I am in a mild panic mode as of late. After tallying up what everything will cost for all of this treatment, I am not sure how we are going to be able to swing this. I mean, the blood test of option 2 will cost $5,000 PER TREATMENT. And I have to have like at least 3! IVF costs around 15k each time. The option 3 treatment of intralipids and steroids costs like $500 per treatment - which sounds better - only I have to take that until I am well in my second trimester....so that will add up to like 15k as well. Then add in hospital bills, tests, genetics, bla bla bla bla bla. And that's even if all of this stuff will even work!!!! I see myself slowly sinking further and further into debt and I don't know what to do. I don't think I will ever be able to pull myself out after all is said and done. It will be a lifelong struggle with or without the prize of a child.
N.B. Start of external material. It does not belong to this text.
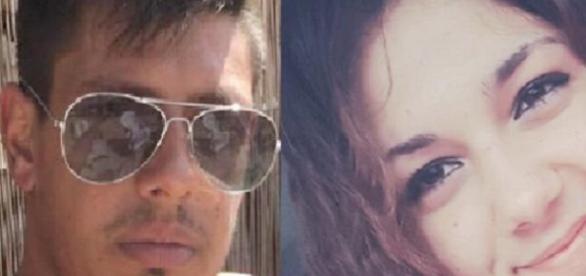 Doi tineri români au murit într-un accident în Italia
  It makes me so sad. All I want is to be a mom. And I just feel that those odds are so stacked against me right now. It really sucks. I am trying my best to remain positive...but man, it's really hard these days. :(

 I don't understand why insurance will cover the cost for a smoker to get better, but won't cover anything infertility related. It makes NO sense to me. My issues are a big deal! My immune system is on overdrive for some reason! I have three major blood clotting issues that without these tests I wouldn't have any clue about. If I don't take baby aspirin every day...I could have developed a clot and had a stroke! These tests helped me prevent all of that from happening! Yet my insurance doesn't feel it's necessary to cover!? Insane.